White paper SMEs (subject matter experts) play an important role in developing white papers for marketing or educational purposes. That’s because white paper SMEs are the people who have the knowledge needed to develop the white paper. Rarely do white paper writers already have all the information they need on their own (and generally, that’s only when the white paper writers work within an organization).
1. Identifying white paper SMEs
One of the first steps in the white paper planning process is identifying the right SMEs for the white paper. Generally, white paper SMEs fall into one of two categories: internal and external. Internal white paper SMEs are employees of the organization developing the white paper. Most of the time, they’re either company leaders or people whose jobs require specialized knowledge, such as engineers or technical salespeople. External white paper SMEs are, as the name implies, people who work for other organizations (or themselves) who have important knowledge about industry, the products, or the process to be discussed in the white paper.
2. Scheduling with white paper SMEs
Once the white paper SMEs have been identified, the next step is for the white paper writer to interview them. Some people will just try to call SMEs and hope they have time to talk, but I find it’s far more effective to schedule interviews in advance. Not only do SMEs tend to have busy schedules, but setting a time in the future allows them to prepare for the interview, making it less stressful.
Taking time to schedule is also a gesture of courtesy and respect. Interviews can be conducted in in person, or over the phone or video platforms. (If the SME is too busy to schedule a real-time interview, an alternative is to conduct the interview through a series of emails. However, that approach is usually less successful than an actual conversation.)

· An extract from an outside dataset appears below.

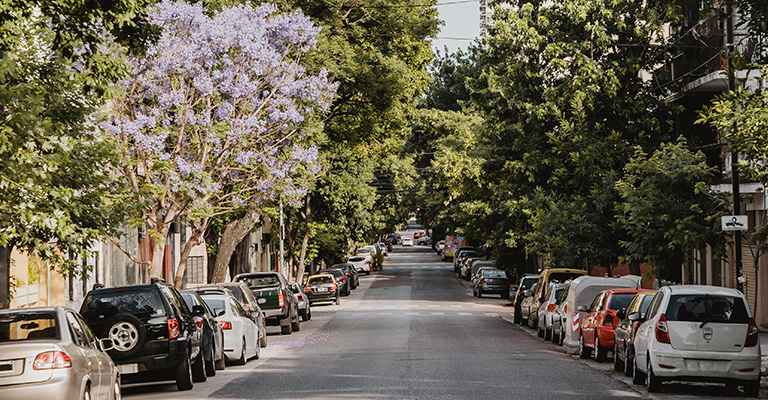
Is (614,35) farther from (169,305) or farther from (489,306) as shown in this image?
(169,305)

3. Preparing to interview the white paper SMEs
Whether you conduct your interview with the SMEs in person or via technology, preparing for the interview will help you make the most of the person’s busy time and reduce the chances that you’ll forget to ask something important. Make a list of the questions you plan to ask and write them down in the order you plan to ask them. Of course, you may not have time to ask all your questions, so be sure to prioritize them. Its generally a good idea to prepare extra questions in case the SME is one of those people who gives short answers.

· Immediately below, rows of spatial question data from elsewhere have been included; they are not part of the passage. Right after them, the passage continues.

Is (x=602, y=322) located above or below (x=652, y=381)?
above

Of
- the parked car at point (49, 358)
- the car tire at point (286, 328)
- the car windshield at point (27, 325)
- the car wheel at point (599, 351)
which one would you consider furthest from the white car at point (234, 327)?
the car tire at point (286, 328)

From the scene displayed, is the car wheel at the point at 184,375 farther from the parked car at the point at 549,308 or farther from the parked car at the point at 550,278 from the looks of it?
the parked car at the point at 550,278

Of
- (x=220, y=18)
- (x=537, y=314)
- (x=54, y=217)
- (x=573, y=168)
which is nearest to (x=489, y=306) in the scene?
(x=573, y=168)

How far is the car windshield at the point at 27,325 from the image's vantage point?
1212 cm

4. Interview the white paper SMEs
Contact the SME as scheduled. I always like to begin interviews by asking the SME if it’s still a convenient time. Sometimes, things come up that make it difficult for the SME to talk when originally scheduled. Plus, it’s a friendly gesture that demonstrates you respect the SME’s schedule. Keep the interview to the scheduled time. If it appears you’ll need more time, ask the SME if they have the time or they would prefer to schedule a second session. It’s better to take the extra time instead of trying to rush too quickly through your questions.

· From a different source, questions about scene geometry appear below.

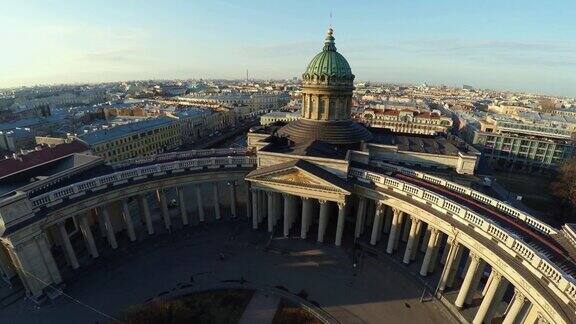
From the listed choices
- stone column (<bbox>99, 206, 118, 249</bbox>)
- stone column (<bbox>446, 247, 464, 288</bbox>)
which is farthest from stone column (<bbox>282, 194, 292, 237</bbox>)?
stone column (<bbox>99, 206, 118, 249</bbox>)

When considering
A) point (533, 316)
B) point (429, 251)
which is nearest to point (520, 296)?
point (533, 316)

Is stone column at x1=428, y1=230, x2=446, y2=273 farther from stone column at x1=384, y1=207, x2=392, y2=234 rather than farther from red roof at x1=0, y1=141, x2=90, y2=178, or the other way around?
red roof at x1=0, y1=141, x2=90, y2=178

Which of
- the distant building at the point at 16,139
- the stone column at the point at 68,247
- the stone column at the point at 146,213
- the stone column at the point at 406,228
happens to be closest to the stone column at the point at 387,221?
the stone column at the point at 406,228

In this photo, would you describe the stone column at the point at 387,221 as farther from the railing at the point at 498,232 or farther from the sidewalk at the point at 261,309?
the sidewalk at the point at 261,309

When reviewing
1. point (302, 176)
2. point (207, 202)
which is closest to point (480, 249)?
point (302, 176)

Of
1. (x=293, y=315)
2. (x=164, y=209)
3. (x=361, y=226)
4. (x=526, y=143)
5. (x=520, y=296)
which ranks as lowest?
(x=293, y=315)

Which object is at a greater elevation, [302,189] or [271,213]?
[302,189]

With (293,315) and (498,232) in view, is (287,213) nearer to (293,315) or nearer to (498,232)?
(293,315)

5. Record the interviews with the white paper SMEs
You may just want to take notes from the interviews, but I strongly recommend recording them. That allows you the opportunity to go back and listen again, and it makes it more likely you’ll capture the SME’s words accurately. You can even have the interview recording transcribed. I use a transcription website called Rev.com that provides fast, economical transcriptions. Another advantage of having the interviews transcribed is that you can copy and paste quotes directly from the transcript into your white paper draft.